The Weight Loss Surgery Program at Texas Health Presbyterian Hospital Denton is recognized as a Bariatric Surgery Center of Excellence® by the American Society for Metabolic & Bariatric Surgery (ASMBS), one of the highest distinctions for weight loss programs in the United States.

If you are 100 pounds overweight — or significantly overweight with other medical conditions — weight-loss (bariatric) surgery is available to help improve your health, reduce your risk of developing associated diseases and enhance your quality of life.

Texas Health Presbyterian Hospital Denton offers many solutions to help you lose weight. Surgeons on the medical staff perform Roux-en-Y gastric bypass, laparoscopic adjustable gastric banding (Lap-Band®) and revision surgery for patients who've had complications or regained weight from past bariatric surgery.

Our Weight Loss Surgery Program includes patient education that focuses on healthy eating and good fitness habits and includes ongoing visits with your physician.

Information sessions featuring all weight loss options for new patients are conducted twice a month. Follow this link to learn more and get registration information or call 1-888-715-4330 or 940-323-3450.


Local Bariatric Surgeon Has National Teaching Presence

Dr. David Provost
Dr. David Provost was one of the first surgeons in North Texas to perform Lap-Band surgery.

Note: This information appeared as part of Texas Health Today, a special advertising supplement to The Dallas Morning News.

As obesity rates continue to rise in the U.S., a growing number of doctors are training to perform a laparoscopic procedure to implant an adjustable gastric band. And many of them are learning the Lap-Band procedure from David Provost, M.D., a bariatric surgeon on the medical staff at Texas Health Denton.

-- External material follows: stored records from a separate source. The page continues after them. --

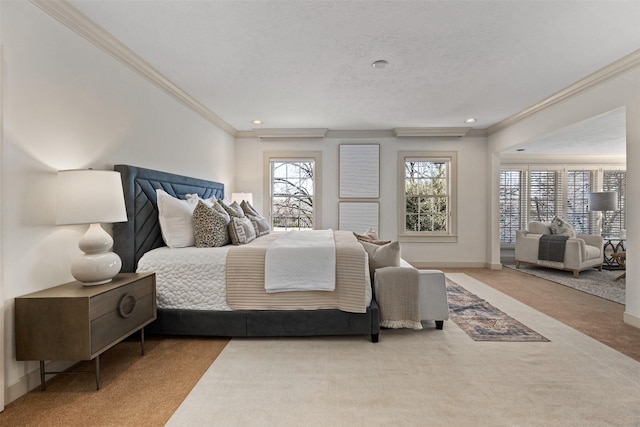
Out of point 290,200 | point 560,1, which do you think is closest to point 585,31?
point 560,1

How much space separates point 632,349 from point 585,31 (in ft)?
8.30

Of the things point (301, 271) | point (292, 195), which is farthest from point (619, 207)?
point (301, 271)

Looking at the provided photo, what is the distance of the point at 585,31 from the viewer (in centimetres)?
234

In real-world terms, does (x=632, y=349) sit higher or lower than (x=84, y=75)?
lower

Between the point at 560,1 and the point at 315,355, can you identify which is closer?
the point at 560,1

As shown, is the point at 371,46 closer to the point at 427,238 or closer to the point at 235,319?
the point at 235,319

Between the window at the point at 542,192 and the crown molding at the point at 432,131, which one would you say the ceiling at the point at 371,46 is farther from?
the window at the point at 542,192

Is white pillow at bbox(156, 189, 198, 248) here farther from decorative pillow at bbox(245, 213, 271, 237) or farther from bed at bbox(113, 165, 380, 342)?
decorative pillow at bbox(245, 213, 271, 237)

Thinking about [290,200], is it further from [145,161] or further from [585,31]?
[585,31]

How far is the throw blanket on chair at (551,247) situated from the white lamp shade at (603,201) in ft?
4.82

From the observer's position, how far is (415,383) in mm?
1894

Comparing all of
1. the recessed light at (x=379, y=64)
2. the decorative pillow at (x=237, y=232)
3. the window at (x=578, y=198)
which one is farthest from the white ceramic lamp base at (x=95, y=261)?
the window at (x=578, y=198)

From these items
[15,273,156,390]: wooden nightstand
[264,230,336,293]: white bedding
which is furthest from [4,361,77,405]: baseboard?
[264,230,336,293]: white bedding

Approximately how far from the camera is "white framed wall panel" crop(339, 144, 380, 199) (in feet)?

Provost was one of the first surgeons in North Texas to perform the Lap-Band procedure, and now he's training the next generation of surgeons through live, televised procedures broadcast to training facilities nationwide. A recent two-day workshop, sponsored by Lap-Band maker Allergan, drew about 100 participants.

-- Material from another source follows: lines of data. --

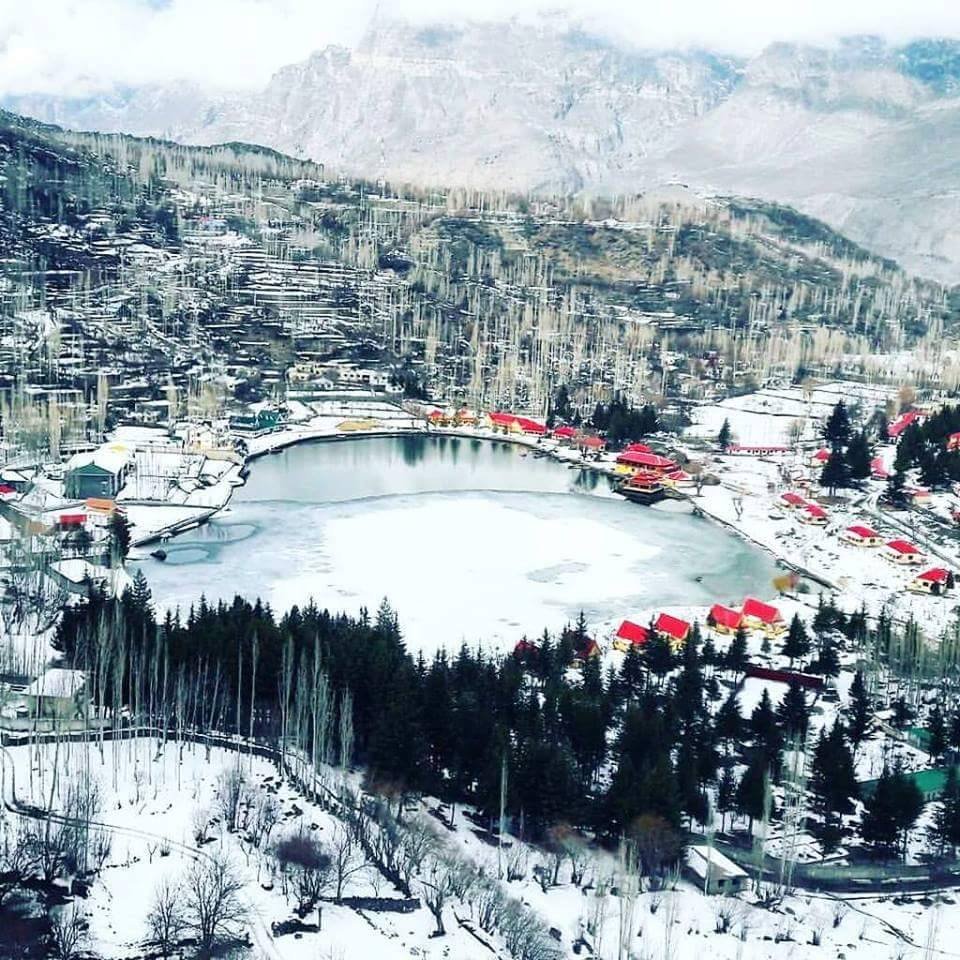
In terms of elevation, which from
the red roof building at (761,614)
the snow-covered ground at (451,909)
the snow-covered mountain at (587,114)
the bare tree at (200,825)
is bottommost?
the snow-covered ground at (451,909)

"Lap-Band surgery in particular has grown in popularity since it first became available in the U.S. in 2001 and makes up a third of the weight loss surgeries performed here," Provost says. "The procedure involves fastening a silicone band around the upper portion of the stomach to restrict food intake.

"The Lap-Band is lined with a balloon that is filled with saline solution to tighten the band like a belt. Patients who undergo the procedure eat less because they feel full faster."

The procedure, combined with a healthy diet and regular exercise, can help patients lose more than 100 pounds of excess weight, with improvement or cure of health conditions associated with obesity, such as diabetes, high blood pressure and cholesterol levels, which can lead to stroke and heart disease.

After a surgeon takes the required course, Provost or another Lap-Band proctor observes the surgeon perform two Lap-Band procedures. Provost has been performing televised operations and lecturing for nearly 10 years.

Bariatric surgery is considered the "gold standard" of care for morbid obesity treatment, he says, and laparoscopic adjustable gastric banding is the safest surgical option because it's less invasive than gastric bypass, has a quicker recovery time and can easily be undone if complications develop.